• **DATA**:
◇ ◇ ◇ ◇
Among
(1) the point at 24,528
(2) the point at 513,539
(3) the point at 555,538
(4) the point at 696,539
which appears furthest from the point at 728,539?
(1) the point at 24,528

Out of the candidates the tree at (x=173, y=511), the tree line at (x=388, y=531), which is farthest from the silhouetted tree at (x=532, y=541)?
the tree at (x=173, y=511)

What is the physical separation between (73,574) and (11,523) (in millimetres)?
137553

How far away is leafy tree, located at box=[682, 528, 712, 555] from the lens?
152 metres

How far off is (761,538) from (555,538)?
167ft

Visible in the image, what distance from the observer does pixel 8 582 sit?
◇ ◇ ◇ ◇
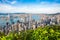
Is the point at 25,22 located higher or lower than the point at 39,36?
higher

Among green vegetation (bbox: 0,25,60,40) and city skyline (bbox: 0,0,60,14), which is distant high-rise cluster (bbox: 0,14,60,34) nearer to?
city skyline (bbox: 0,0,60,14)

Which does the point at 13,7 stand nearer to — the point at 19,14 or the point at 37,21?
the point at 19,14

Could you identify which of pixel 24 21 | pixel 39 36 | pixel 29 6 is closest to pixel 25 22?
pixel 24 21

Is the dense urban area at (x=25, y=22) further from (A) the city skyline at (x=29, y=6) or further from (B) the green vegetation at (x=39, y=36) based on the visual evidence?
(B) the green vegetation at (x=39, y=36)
◇ ◇ ◇ ◇
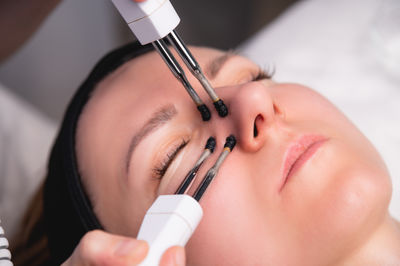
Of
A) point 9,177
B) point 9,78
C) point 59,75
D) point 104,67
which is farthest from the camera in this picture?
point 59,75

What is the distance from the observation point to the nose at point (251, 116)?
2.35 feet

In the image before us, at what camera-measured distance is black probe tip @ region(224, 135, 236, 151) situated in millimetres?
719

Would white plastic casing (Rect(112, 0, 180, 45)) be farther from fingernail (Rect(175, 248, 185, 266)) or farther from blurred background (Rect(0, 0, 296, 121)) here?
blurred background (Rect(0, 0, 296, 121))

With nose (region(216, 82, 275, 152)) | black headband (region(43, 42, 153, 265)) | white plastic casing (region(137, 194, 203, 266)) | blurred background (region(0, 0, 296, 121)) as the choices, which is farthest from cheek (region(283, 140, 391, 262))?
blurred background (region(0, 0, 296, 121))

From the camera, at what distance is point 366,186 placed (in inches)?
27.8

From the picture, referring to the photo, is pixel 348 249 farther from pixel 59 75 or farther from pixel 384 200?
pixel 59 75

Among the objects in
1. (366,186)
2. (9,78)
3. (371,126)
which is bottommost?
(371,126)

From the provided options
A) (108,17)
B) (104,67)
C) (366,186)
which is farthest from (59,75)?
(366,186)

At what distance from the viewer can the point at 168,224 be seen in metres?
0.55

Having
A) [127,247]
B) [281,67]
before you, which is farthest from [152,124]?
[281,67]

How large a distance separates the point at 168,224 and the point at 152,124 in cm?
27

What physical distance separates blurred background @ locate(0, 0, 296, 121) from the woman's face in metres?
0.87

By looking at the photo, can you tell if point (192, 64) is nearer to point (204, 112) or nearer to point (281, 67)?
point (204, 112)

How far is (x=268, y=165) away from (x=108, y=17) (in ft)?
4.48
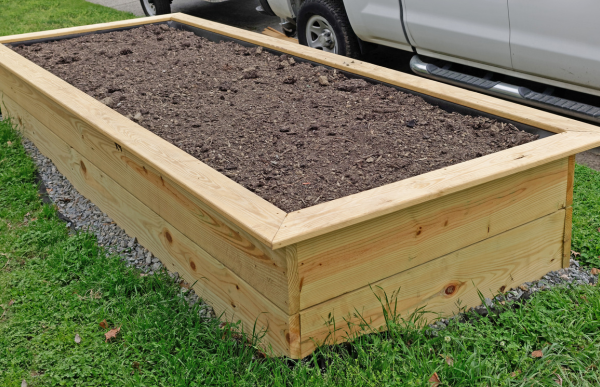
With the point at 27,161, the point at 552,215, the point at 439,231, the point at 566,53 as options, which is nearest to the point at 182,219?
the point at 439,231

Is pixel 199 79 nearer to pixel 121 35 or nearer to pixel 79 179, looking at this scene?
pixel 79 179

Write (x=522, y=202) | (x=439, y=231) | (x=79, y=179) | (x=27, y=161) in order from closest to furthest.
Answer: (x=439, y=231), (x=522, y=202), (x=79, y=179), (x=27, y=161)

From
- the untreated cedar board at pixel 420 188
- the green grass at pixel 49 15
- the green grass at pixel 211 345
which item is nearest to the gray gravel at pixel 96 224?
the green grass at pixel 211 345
◇ ◇ ◇ ◇
• **GOAL OF THE EXERCISE**:
Rewrite every line between the lines holding "Is pixel 199" and "y=179), (x=27, y=161)", inclusive. Shift each point coordinate in the answers up by 148 and leave the rest of those rows unchanged.

• **PROBLEM SOLUTION**:
Is pixel 199 79 nearer to pixel 121 35 or nearer to pixel 79 179, looking at this scene?
pixel 227 327

Write (x=522, y=202) | (x=439, y=231) | (x=79, y=179) | (x=27, y=161) in order from closest to furthest.
Answer: (x=587, y=379), (x=670, y=350), (x=227, y=327), (x=175, y=309)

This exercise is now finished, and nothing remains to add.